At the same time, investment in market-oriented research and development by private firms is critically important. Private-sector investment leverages the research of our universities and turns discovery into new products and new companies that create employment and prosperity. Canadian companies have chronically underinvested in R&D, so much so that we rank last among G7 countries in dollars spent. While there are many structural reasons for this, the net result is that chronic underinvestment creates a deficit in both industry readiness and the risk capital needed to recognize outstanding ideas from our universities that could be transformative in the marketplace.

This year’s federal budget committed $1-billion to a new Innovation and Investment Agency to support innovation in high-tech and traditional sectors. Until the details of this new agency are revealed, however, the jury is out about whether it will have the mandate and leadership needed to “fix” our innovation deficit.

Government, academia and the private sector are all essential partners in a robust innovation ecosystem. But turning this partnership into reality will require both political and private-sector leadership. Leadership to invest for the long term, to take risks, and to understand that Canada’s historic advantage of abundant natural resources, traditional manufacturing industries and ability to trade relatively freely with the world’s largest economy is gradually slipping away.

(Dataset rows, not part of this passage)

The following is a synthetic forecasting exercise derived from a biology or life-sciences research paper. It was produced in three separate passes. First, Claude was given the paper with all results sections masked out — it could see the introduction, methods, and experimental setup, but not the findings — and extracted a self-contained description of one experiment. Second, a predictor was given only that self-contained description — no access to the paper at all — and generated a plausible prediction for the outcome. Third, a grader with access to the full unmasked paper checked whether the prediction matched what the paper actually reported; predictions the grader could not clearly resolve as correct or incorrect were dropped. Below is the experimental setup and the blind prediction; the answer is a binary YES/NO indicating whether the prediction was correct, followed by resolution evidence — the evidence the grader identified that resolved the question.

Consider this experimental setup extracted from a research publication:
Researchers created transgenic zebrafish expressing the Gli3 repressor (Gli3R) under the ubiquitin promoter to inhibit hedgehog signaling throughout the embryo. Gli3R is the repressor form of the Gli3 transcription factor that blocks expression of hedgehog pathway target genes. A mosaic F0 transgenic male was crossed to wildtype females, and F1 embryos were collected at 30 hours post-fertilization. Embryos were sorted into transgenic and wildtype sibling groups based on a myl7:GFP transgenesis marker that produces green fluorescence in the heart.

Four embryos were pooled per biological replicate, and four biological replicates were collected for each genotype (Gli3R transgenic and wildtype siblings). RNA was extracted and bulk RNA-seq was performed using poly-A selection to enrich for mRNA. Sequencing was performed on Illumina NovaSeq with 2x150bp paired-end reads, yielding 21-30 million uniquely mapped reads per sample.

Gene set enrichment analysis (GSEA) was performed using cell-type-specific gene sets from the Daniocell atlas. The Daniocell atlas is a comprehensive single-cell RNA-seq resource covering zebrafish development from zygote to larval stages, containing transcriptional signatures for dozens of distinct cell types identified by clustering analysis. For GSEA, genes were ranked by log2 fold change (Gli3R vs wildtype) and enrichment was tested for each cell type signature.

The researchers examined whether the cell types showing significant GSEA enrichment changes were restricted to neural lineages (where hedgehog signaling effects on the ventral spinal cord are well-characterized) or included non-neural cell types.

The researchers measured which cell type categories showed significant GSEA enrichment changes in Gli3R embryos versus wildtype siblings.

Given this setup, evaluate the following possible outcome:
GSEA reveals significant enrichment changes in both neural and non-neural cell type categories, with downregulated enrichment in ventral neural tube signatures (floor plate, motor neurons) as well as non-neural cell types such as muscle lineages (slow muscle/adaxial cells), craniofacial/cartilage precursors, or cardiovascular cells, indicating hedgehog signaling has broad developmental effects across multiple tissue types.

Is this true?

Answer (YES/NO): NO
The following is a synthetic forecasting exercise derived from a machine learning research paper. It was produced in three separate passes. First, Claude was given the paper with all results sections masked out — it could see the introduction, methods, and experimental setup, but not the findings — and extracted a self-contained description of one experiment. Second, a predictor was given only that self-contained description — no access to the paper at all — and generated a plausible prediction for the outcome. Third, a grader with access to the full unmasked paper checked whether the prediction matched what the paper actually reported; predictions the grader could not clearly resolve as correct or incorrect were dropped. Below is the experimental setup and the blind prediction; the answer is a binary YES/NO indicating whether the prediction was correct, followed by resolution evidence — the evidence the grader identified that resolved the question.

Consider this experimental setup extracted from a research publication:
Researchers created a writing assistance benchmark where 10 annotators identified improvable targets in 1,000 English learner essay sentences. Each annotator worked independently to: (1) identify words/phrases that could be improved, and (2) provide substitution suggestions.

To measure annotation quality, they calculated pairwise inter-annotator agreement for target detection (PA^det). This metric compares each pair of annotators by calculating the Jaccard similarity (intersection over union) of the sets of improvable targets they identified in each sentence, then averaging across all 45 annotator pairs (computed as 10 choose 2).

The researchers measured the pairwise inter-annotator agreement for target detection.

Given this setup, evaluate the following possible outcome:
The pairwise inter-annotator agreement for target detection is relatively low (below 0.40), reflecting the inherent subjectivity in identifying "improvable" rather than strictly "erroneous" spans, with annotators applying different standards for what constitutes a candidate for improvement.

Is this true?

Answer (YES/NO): YES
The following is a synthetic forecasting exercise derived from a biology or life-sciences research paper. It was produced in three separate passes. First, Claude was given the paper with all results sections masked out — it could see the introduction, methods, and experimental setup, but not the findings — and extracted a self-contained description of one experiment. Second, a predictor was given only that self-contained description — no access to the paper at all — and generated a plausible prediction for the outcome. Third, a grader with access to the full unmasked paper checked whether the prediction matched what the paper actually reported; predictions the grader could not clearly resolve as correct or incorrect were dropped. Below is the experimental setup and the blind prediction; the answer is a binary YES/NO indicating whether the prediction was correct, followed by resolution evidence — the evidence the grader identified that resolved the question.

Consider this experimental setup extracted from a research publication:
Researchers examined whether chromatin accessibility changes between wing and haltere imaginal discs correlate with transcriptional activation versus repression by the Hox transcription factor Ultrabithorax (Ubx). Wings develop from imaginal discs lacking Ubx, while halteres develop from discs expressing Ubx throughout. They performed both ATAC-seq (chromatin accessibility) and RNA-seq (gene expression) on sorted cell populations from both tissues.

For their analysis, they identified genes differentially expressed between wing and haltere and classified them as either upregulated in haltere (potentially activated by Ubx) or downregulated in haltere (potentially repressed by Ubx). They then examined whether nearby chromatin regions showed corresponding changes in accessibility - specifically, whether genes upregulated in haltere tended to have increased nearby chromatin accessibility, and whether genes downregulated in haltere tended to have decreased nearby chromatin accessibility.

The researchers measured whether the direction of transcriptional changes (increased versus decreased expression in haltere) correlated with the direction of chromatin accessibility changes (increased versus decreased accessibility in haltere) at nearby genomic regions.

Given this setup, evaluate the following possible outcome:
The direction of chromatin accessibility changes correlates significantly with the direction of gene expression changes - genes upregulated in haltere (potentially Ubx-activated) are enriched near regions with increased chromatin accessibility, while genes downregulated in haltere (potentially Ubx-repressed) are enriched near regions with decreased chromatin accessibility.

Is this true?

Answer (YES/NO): YES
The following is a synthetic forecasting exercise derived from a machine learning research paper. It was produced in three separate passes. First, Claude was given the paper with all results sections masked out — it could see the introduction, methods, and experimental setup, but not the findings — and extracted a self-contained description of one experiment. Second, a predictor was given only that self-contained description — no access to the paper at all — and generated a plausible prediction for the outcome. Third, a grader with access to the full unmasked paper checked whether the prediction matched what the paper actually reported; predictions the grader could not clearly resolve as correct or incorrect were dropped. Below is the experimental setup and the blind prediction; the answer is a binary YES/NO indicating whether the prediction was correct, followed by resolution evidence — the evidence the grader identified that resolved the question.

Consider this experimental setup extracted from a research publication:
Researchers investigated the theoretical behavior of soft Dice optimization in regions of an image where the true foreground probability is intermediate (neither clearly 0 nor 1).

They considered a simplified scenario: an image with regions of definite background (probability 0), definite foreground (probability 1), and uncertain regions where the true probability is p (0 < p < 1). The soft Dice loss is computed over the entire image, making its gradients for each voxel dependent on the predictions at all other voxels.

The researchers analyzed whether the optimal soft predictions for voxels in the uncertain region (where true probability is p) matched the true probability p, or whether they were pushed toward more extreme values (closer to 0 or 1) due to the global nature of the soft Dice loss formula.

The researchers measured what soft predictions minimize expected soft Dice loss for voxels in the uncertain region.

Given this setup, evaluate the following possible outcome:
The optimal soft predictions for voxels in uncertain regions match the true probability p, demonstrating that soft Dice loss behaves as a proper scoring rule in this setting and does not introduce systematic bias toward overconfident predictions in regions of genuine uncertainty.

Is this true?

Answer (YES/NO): NO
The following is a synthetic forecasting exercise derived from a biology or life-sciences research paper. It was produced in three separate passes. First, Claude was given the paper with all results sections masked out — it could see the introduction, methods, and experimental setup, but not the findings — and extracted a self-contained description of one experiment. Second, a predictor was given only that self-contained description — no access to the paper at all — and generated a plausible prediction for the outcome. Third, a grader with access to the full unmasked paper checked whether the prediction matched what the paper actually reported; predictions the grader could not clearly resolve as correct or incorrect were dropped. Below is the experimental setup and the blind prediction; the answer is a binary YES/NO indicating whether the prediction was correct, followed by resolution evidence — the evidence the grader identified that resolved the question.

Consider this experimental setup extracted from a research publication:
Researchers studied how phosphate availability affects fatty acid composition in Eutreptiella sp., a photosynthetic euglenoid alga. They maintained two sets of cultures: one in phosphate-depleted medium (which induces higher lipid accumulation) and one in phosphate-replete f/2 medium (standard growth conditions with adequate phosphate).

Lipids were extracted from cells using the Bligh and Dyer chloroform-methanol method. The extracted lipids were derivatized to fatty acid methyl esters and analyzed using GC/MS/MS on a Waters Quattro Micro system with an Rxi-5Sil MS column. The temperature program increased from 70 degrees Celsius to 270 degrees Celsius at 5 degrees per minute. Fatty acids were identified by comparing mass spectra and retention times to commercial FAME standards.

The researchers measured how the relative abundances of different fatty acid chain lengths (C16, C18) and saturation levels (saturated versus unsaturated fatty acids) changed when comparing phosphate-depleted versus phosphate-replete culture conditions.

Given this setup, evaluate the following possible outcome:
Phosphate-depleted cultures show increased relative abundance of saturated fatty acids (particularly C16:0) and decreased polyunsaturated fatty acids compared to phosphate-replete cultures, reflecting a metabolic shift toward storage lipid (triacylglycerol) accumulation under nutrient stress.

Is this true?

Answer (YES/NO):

Fortunately, Canada has great success stories from which to learn. CIFAR’s early support for Geoffrey Hinton and his colleagues at the University of Toronto kickstarted the worldwide revolution in artificial intelligence, with rapid recognition by both government and industry that talent is key to Canada’s future success in an AI-driven private sector. This led directly to the world’s first national AI strategy – the Pan-Canadian Artificial Intelligence Strategy – which was developed and implemented by CIFAR and funded by the federal government with the objectives of advancing AI research and promoting the uptake of AI across the economy. Five years on, Canada is home to three national AI institutes, nearly 1,000 AI startups, and hundreds of top AI researchers.

Canada’s success in AI has taught us that innovation can flourish when public and private-sector investments complement each other, rather than duplicate them; when government and business are prepared to take risks; and when public funds are strategically deployed to support high-risk, high-reward research and develop the scientific and entrepreneurial talent needed to drive a thriving knowledge economy. Now we need to expand on what we’ve learned from AI as the basis for a comprehensive and ambitious research-and-innovation policy.